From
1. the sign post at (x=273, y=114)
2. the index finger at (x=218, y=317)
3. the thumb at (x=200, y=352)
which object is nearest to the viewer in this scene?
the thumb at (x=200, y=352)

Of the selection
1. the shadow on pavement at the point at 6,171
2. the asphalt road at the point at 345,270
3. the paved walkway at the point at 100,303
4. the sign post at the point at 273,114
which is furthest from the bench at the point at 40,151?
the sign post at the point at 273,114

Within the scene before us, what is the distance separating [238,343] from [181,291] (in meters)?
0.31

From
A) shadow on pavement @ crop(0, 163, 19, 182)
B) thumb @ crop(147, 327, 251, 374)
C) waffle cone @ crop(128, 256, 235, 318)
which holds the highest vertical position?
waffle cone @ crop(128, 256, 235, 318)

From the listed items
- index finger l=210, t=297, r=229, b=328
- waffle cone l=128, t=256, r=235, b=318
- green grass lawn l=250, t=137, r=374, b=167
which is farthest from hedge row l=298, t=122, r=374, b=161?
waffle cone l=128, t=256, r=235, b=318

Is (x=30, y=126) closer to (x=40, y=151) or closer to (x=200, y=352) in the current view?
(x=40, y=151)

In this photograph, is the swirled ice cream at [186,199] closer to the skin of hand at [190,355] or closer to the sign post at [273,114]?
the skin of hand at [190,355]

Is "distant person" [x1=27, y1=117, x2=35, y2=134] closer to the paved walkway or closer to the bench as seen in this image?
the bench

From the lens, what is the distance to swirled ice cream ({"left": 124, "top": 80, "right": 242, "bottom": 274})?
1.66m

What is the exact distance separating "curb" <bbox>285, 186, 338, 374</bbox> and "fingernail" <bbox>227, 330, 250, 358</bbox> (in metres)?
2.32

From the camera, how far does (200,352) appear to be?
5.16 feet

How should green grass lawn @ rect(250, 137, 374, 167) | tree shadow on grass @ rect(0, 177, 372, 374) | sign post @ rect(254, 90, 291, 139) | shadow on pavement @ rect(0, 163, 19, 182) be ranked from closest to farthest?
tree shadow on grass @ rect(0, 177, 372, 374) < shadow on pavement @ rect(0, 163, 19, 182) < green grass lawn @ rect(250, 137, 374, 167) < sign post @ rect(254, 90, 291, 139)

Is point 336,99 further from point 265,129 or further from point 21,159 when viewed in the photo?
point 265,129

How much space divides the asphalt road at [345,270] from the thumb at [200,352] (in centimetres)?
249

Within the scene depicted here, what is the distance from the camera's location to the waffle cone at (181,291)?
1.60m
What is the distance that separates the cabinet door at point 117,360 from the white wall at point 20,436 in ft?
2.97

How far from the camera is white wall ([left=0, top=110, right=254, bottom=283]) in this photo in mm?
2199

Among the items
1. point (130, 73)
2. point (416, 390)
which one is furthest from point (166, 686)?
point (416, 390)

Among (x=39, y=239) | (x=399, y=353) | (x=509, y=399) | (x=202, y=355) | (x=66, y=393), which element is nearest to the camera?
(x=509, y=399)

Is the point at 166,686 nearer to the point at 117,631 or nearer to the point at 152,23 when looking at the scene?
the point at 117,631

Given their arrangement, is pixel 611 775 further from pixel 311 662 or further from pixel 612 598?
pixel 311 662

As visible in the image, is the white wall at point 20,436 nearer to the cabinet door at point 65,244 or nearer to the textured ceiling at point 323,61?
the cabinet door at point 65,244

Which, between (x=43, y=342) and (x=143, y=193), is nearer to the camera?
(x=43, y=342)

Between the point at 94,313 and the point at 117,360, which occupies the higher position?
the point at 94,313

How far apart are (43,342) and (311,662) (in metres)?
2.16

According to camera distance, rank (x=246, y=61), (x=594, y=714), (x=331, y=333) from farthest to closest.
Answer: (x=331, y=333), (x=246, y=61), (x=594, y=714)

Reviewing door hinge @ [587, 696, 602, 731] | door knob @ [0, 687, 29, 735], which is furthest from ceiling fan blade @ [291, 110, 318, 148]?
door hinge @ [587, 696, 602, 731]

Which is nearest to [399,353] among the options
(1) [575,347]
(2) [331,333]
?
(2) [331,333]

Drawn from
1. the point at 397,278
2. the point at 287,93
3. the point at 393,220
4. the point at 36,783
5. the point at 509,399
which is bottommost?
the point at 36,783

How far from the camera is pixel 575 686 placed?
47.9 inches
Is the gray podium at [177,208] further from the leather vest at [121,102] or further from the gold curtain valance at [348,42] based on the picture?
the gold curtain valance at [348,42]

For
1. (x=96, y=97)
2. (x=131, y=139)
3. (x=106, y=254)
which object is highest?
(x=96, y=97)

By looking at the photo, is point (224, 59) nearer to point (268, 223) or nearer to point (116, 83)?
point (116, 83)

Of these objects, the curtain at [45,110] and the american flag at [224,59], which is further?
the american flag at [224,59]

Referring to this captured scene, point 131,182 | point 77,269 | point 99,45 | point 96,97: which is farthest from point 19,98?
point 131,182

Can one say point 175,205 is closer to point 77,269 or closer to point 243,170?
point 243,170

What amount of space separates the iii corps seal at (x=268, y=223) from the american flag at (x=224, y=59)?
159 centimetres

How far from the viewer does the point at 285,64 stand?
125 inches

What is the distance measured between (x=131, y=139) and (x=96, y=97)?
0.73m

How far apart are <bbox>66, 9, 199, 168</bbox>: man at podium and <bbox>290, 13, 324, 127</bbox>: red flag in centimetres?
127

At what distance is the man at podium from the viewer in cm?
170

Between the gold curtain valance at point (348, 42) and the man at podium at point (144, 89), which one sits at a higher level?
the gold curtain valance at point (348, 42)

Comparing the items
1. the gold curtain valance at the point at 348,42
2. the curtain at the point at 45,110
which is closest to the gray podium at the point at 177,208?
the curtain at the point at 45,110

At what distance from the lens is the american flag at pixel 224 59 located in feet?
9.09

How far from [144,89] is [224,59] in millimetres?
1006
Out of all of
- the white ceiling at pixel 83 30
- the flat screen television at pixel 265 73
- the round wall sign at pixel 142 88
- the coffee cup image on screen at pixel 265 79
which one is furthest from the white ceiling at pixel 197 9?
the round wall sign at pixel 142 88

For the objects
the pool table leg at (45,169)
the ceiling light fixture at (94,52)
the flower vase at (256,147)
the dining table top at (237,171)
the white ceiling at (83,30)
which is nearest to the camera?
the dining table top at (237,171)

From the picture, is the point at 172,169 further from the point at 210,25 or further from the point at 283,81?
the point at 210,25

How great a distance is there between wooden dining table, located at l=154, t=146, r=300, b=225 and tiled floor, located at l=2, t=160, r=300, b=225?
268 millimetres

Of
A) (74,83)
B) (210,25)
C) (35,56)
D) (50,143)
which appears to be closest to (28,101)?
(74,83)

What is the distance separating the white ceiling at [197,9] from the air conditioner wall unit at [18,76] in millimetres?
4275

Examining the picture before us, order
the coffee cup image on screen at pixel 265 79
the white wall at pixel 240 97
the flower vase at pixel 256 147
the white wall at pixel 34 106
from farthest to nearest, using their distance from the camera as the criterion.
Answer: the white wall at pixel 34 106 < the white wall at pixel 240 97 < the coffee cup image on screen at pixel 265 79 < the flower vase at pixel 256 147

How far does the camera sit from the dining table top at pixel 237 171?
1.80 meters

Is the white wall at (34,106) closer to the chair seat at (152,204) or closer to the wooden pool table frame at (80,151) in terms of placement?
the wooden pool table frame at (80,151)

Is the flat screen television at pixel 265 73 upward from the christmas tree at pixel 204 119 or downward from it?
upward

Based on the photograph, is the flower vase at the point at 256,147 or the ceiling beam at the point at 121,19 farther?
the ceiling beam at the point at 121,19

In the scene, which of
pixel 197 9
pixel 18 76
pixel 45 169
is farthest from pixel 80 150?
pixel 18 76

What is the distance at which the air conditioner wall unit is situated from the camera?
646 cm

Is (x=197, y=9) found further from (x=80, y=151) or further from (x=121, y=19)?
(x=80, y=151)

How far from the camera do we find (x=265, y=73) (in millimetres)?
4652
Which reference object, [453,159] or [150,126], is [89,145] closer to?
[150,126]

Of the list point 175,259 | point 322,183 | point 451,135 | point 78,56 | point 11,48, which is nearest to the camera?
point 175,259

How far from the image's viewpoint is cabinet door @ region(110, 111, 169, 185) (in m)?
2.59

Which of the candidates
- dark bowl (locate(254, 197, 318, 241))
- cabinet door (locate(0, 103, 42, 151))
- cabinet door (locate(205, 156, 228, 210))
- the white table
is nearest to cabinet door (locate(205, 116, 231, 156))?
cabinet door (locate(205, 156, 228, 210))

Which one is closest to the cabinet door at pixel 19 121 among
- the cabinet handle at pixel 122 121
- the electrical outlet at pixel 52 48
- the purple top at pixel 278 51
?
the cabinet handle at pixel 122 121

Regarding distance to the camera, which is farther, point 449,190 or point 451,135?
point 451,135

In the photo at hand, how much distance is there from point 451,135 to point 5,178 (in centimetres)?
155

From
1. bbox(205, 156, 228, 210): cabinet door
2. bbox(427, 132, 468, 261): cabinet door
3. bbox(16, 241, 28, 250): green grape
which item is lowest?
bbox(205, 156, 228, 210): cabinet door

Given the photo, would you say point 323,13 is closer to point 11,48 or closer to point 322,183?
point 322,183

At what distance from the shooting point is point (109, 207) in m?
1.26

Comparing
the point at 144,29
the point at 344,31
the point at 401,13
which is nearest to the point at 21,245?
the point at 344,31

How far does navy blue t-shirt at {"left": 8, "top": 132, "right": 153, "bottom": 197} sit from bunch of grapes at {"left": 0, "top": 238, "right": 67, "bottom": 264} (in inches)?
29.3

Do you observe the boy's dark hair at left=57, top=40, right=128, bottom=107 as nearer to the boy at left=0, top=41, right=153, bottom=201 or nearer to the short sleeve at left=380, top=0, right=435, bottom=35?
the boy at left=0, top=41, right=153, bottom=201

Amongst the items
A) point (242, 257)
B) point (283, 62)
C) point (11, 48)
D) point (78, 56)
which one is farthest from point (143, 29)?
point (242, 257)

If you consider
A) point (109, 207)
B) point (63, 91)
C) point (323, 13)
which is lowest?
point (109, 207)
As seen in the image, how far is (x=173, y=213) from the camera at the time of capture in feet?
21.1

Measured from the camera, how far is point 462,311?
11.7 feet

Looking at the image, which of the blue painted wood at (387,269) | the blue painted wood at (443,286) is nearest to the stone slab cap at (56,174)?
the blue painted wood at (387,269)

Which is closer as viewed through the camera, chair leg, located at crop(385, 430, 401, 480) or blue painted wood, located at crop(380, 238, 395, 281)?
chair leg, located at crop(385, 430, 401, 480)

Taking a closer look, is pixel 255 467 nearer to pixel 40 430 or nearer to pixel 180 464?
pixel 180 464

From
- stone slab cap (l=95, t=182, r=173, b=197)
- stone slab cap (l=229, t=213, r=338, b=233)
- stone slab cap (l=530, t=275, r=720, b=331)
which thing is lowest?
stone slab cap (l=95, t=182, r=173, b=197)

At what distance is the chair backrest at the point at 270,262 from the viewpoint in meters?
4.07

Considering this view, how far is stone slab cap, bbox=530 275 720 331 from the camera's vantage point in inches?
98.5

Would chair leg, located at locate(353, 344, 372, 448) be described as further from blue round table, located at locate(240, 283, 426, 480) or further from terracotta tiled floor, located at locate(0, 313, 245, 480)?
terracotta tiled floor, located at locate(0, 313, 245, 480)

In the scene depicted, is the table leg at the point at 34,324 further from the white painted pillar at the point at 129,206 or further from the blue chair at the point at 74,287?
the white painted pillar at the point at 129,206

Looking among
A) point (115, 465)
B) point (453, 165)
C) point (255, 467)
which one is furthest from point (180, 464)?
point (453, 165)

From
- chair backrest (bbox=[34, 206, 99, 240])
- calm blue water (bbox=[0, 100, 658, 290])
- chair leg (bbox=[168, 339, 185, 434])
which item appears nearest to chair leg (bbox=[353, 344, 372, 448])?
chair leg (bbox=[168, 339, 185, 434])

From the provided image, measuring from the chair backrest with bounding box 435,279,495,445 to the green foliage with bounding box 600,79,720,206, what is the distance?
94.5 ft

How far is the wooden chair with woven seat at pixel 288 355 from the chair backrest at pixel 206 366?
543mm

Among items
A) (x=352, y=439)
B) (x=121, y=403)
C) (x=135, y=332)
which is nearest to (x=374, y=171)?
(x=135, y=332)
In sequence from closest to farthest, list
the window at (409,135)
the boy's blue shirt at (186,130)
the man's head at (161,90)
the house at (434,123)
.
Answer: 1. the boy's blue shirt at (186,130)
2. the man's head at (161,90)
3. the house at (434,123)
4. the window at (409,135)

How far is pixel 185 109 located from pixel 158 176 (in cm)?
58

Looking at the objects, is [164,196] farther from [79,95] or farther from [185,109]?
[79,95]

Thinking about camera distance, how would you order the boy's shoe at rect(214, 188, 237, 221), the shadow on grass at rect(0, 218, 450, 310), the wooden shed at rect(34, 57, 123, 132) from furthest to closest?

=-=-=

### TASK BRIEF
Your task is to transcribe the line containing "In the scene depicted, is" and every line after it, through the last line of the data, exactly as written and with nothing more.

### EXERCISE SOLUTION
In the scene depicted, is the table leg at the point at 34,324 further from the white painted pillar at the point at 129,206 or further from the blue chair at the point at 74,287?
the white painted pillar at the point at 129,206

Looking among
A) point (115, 465)
B) point (453, 165)
C) point (255, 467)
which one is furthest from point (180, 464)?
point (453, 165)

From
- chair backrest (bbox=[34, 206, 99, 240])
- calm blue water (bbox=[0, 100, 658, 290])
- chair leg (bbox=[168, 339, 185, 434])
which item appears nearest to chair leg (bbox=[353, 344, 372, 448])?
chair leg (bbox=[168, 339, 185, 434])

From the provided image, measuring from the chair backrest with bounding box 435,279,495,445 to the green foliage with bounding box 600,79,720,206, what is the distance?
94.5 ft

How far is the wooden chair with woven seat at pixel 288 355 from the chair backrest at pixel 206 366?
543mm

Among items
A) (x=352, y=439)
B) (x=121, y=403)
C) (x=135, y=332)
which is nearest to (x=374, y=171)?
(x=135, y=332)
In sequence from closest to farthest, list
the window at (409,135)
the boy's blue shirt at (186,130)
the man's head at (161,90)
the house at (434,123)
.
Answer: 1. the boy's blue shirt at (186,130)
2. the man's head at (161,90)
3. the house at (434,123)
4. the window at (409,135)

How far is pixel 185 109 located from pixel 158 176 (in cm)?
58

Looking at the objects, is [164,196] farther from [79,95] or farther from [185,109]?
[79,95]

Thinking about camera distance, how would you order the boy's shoe at rect(214, 188, 237, 221), the shadow on grass at rect(0, 218, 450, 310), the wooden shed at rect(34, 57, 123, 132) from furthest to closest?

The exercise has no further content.